Preston North End manager Alex Neil looked ahead to the weekend’s clash with Stoke City, but began by calling for help for smaller clubs, who will struggle after the cancellation of pilot events to get fans back.
After articles by the likes of Colchester United chairman Robbie Cowling – who wrote an open letter to Prime Minister Boris Johnson - and Rochdale chief executive who spoke strongly on the subject on Sky Sports, the North End boss feels something has to be examined to try and allow fans to return safely.
“Football us getting battered at the moment, in terms of financially, and that is all the leagues,” he told iFollow PNE. “The further down you go, it will be the most damaging. Those clubs work week to week for the gate receipts to then go and do what they are trying to do.
“I think, from the National League downwards, they are talking about that if they don’t get fans back, they can’t commence playing and I wouldn’t be surprised if they then go their players and say ‘because we are not playing, we can’t afford to pay you’, and then they literally become redundant at that point.
“I am not sure what we do with that; it is really, really damaging.
“All the clubs from the Championship downwards, if the fans don’t come back, we are going to see a disaster on our hands.
“What the government, in my opinion, need to do, is that if you can go to a pub until ten o’clock – which is generally indoors – in groups of six, then I don’t know why you can’t go outdoors and be spaced apart.

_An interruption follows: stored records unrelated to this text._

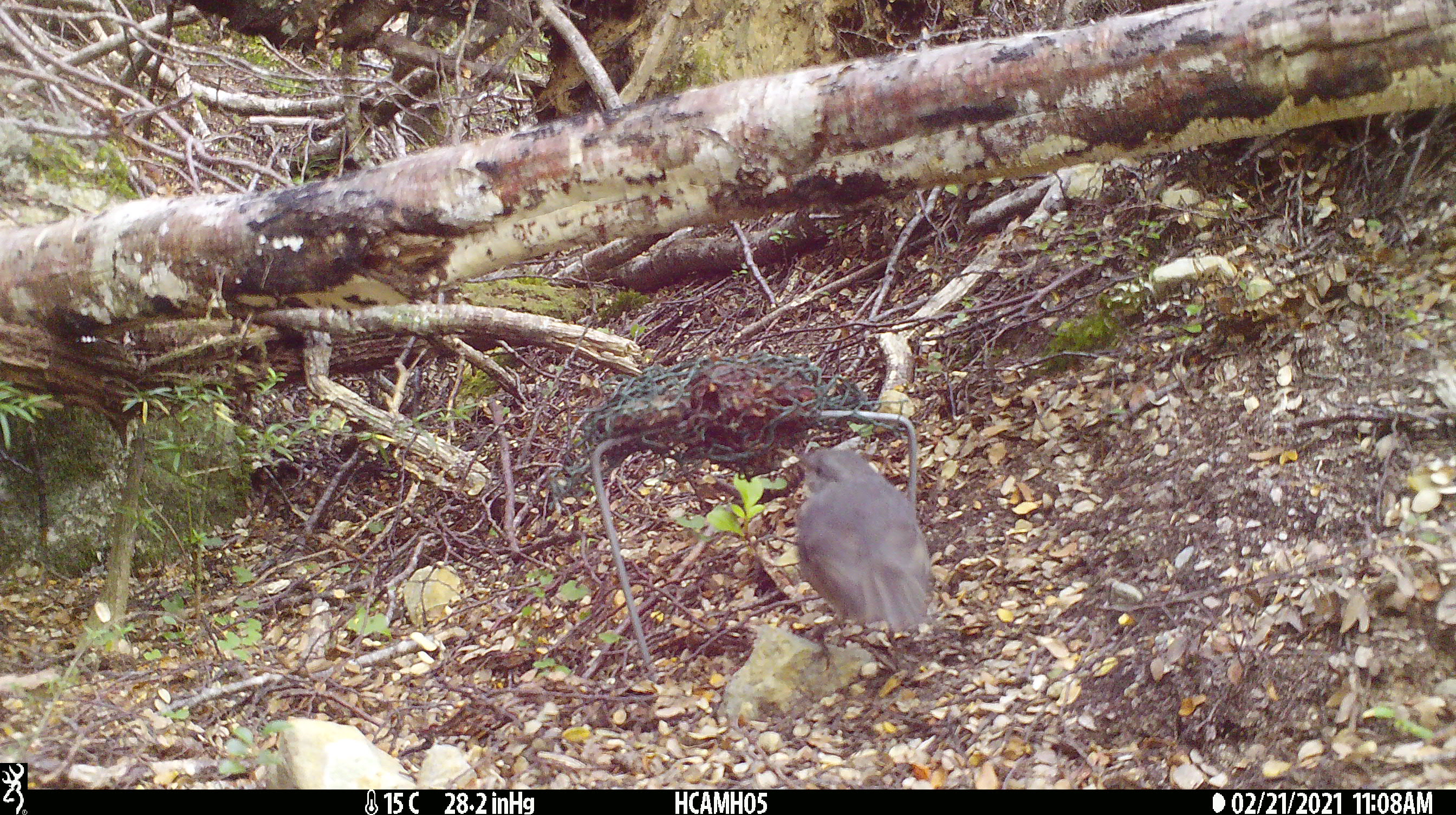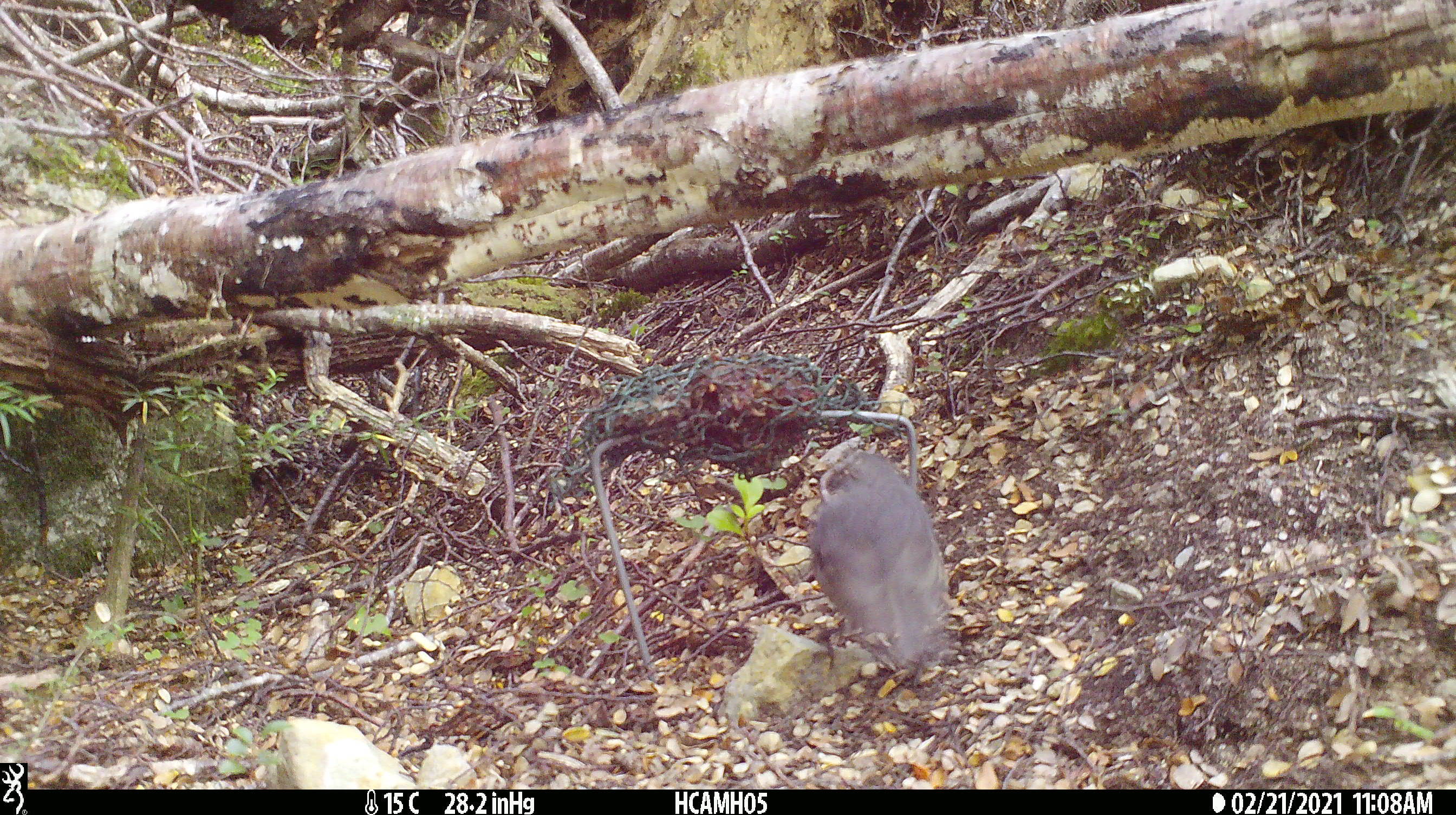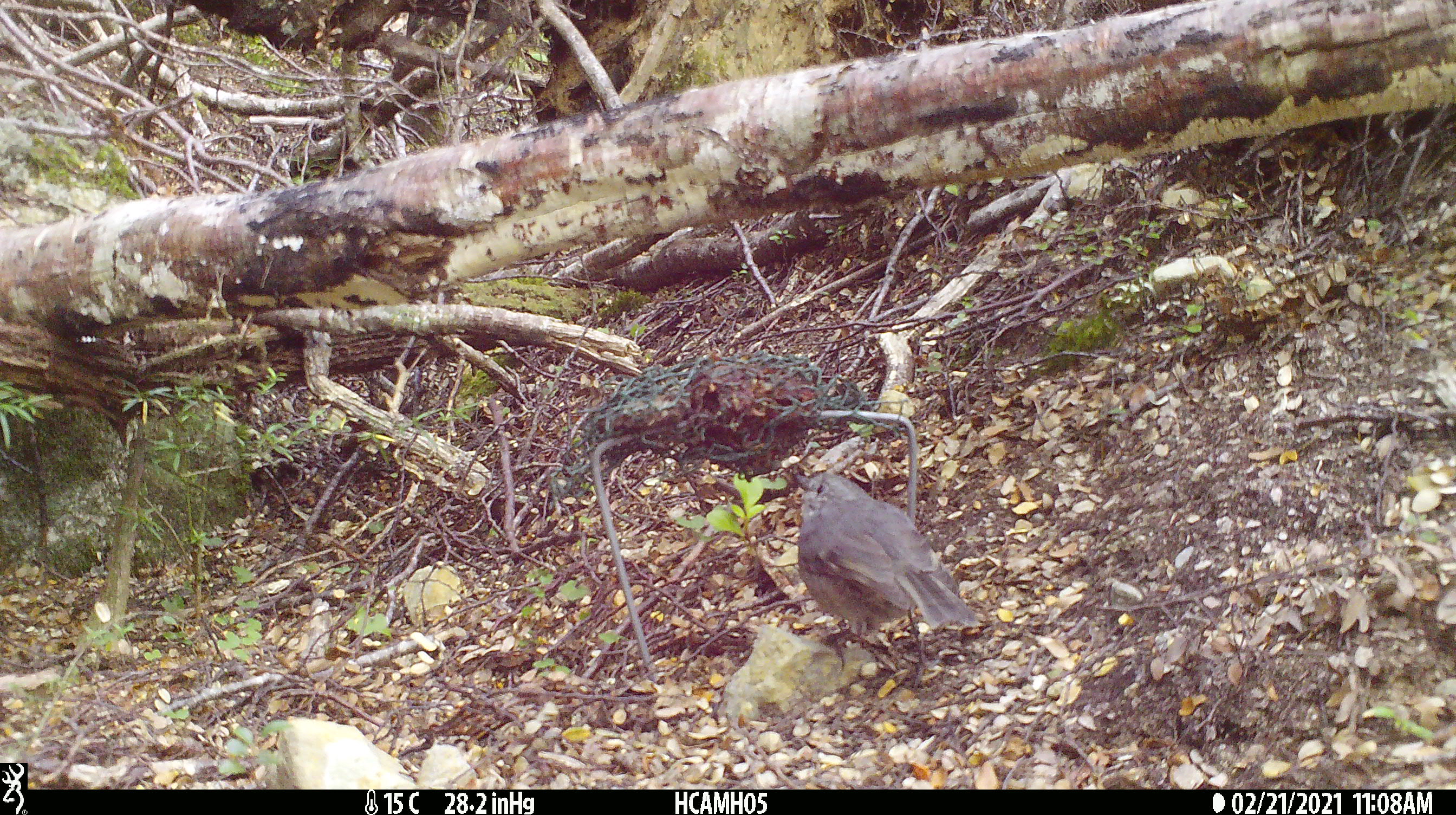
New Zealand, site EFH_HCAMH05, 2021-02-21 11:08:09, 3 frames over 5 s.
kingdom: Animalia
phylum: Chordata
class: Aves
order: Passeriformes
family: Petroicidae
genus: Petroica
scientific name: Petroica australis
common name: new zealand robin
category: robin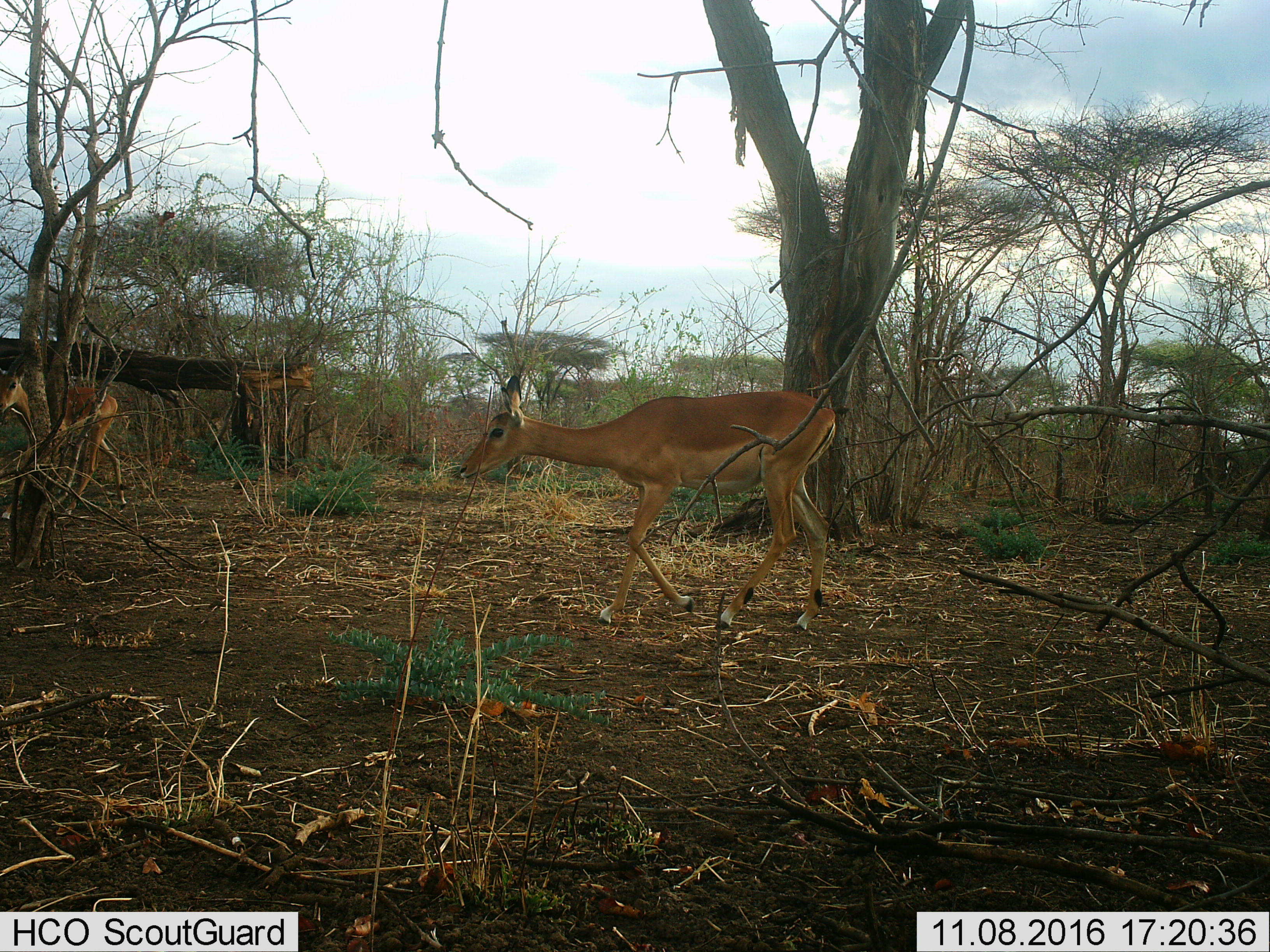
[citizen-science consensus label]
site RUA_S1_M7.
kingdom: Animalia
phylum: Chordata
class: Mammalia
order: Artiodactyla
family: Bovidae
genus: Aepyceros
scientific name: Aepyceros melampus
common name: impala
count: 2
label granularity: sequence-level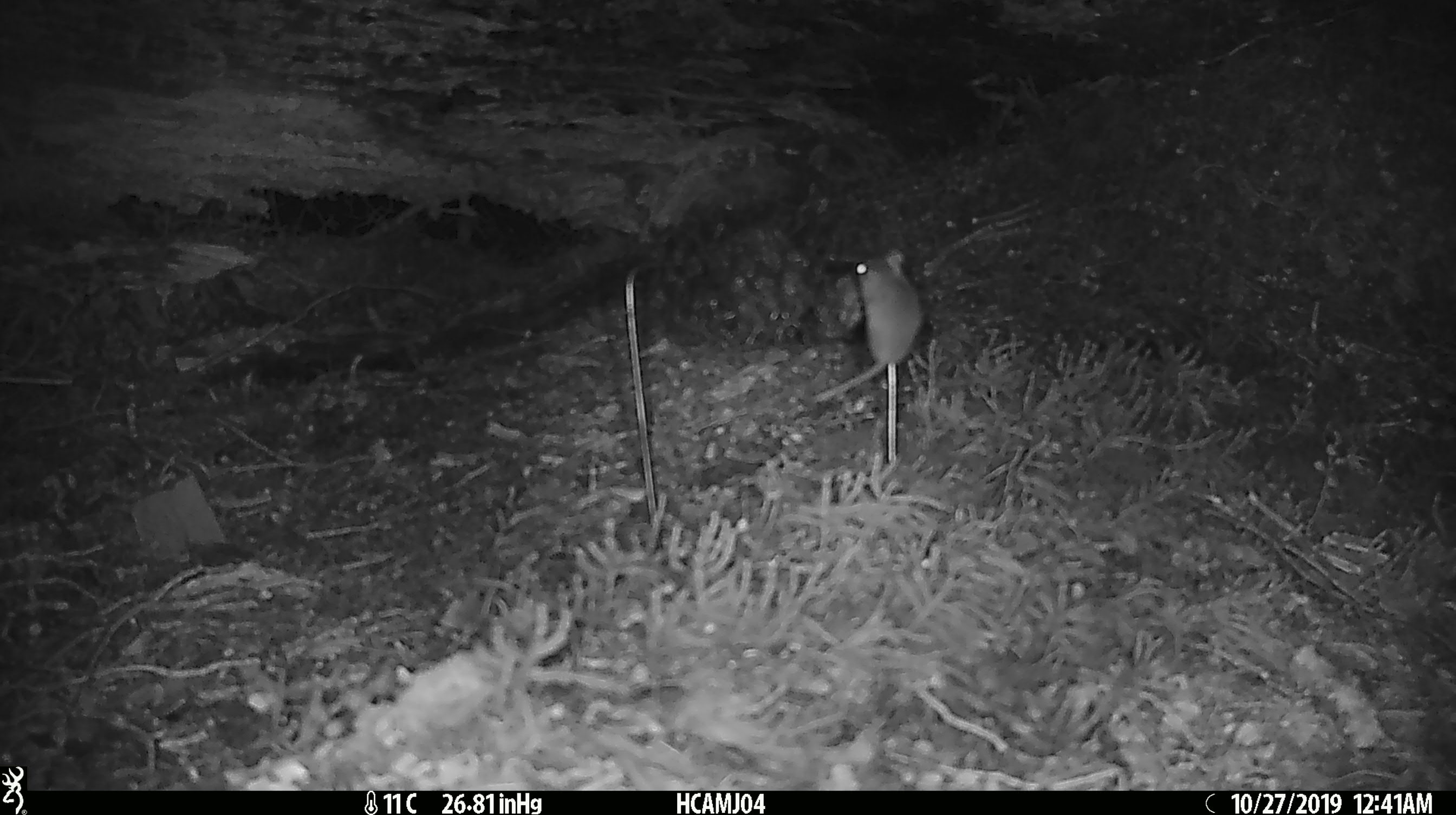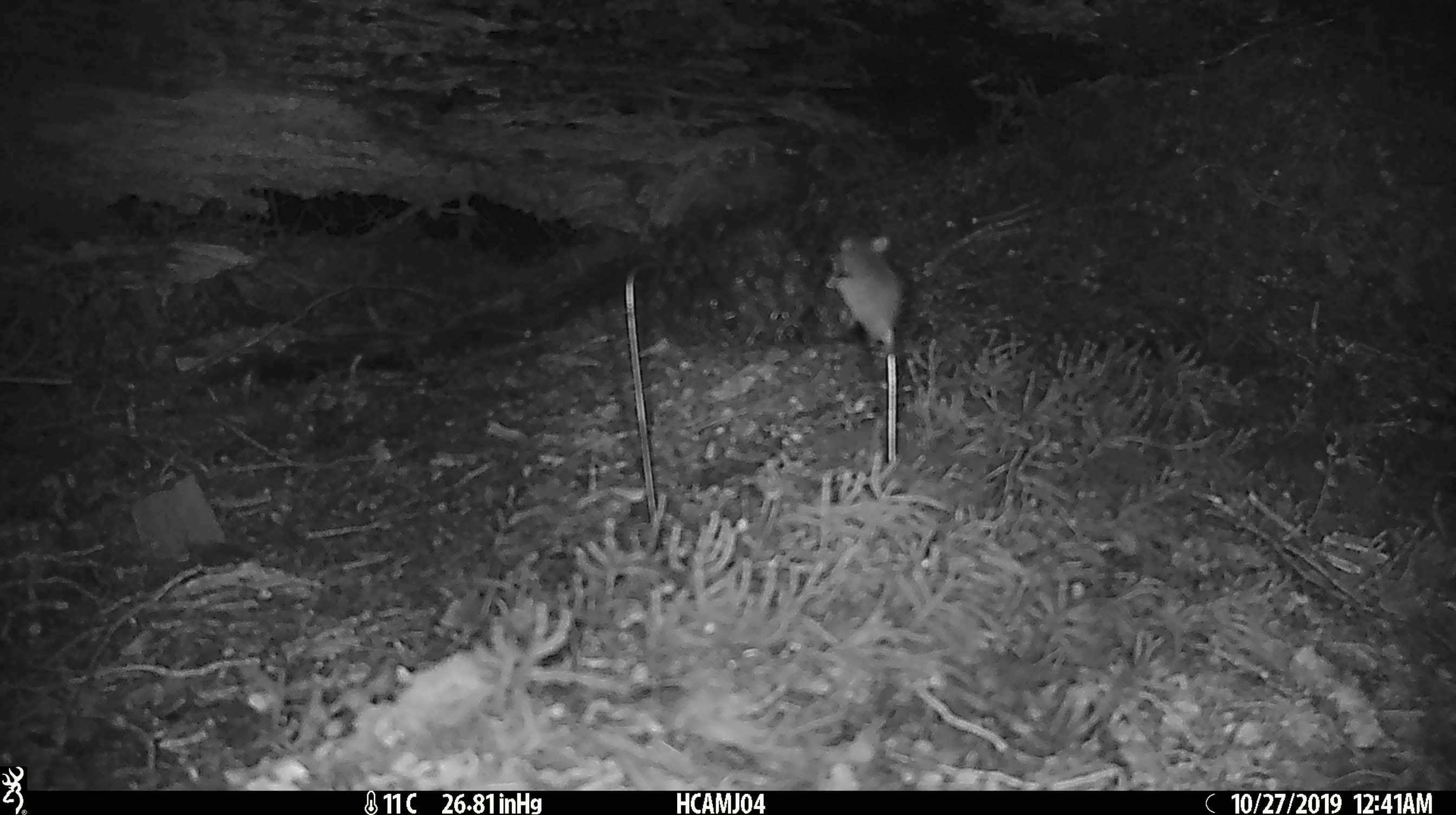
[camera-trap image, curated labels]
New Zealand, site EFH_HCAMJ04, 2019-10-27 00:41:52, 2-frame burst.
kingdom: Animalia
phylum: Chordata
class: Mammalia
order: Rodentia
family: Muridae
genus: Mus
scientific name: Mus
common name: mouse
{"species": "mouse (Mus)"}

“Even just 1,000 fans in the stadium will give clubs a lift. They need something to survive these clubs, and I am very hopeful that there is a plan put together to make this work.”
On the football, the Lilywhites gaffer went to see Stoke City in action last weekend, at home to Bristol City, and can see the imprint of manager Michael O’Neill’s ideas and ethos in the Potters.
“They are a strong side,” he continued. “Everybody last season looked at their squad and questioned why they were at the bottom end of the table. When Michael [O’Neill] went in, he turned their fortunes around - his record was very good.
“He made them hard to beat, first and foremost and he has some good quality players. A lot of them have played in the Premier League or have certainly been promoted from this division into the Premier League, so they have got the knowhow and they have added in the summer as well.
“Steven Fletcher is a good threat at this level; the lad [Jacob] Brown from Barnsley, I think, is a good signing; he stretches the game in behind and is direct; Mikel has come in in the middle of the park – and he is a Champions League winner – so, they are not struggling for quality.
“We have always equipped ourselves well against them. The last time we played them, at their place, we were poor for about 60 minutes and then I thought we made a change – Nuge came on and changed the game in our favour and Gally came on and produced a couple of great set pieces that we scored from.
“I would describe them as a ‘stuffy team’. They don’t let you play; they are not easy to play against, they are really difficult. They have adopted a 3-5-2 shape this season from what I have seen so far, so it is going to be a tough match, but so is every game at this level and we will need to play well in order to win.
“If you look at their back three, it goes Danny Batth, [Bruno] Martins Indi – who is a Dutch international – and James Chester – who got promoted with Villa – so they have got experience and they have got quality, there’s no questions about that and [Michael] has taken his principles from Northern Ireland and implemented then again, albeit in a different formation, but the strategy is still the same – hard to beat, difficult to break down and then capitalise when going forward.
“They get crosses into the box and have really good technical players in the middle of the park and we need to focus on trying to put another good performance together.”
Whilst the manager is disappointed that his side won’t be hosting Manchester United this coming week, he feels that it is important they get their league form moving positively forward, starting with three points on Saturday.
“The Carabao Cup is important, but it can’t for me be to the detriment of the league campaign.
“We want to get off to as good a start as we can; we know we have really tough fixtures in the first six or seven matches and we want to get that first three points on the board, that is really important to us.
“We performed well in the cup, we performed really well at Norwich last weekend and we need to go and do it again – this game is an important game for us.
“The lads that played last Saturday and didn’t play in midweek will benefit from the rest. We want to hit those physical markers each game, because I am a big believer that if we do that well enough, because you need to run with and without the ball, then we can hit those markers and that gives us a good opportunity to go and win the game.
“I thought the fans made a big difference. Although it was their fans, I thought having an atmosphere made a big difference. Unfortunately, that is not going to happen now, but we need to try and recreate that again for ourselves going into the game,” he added.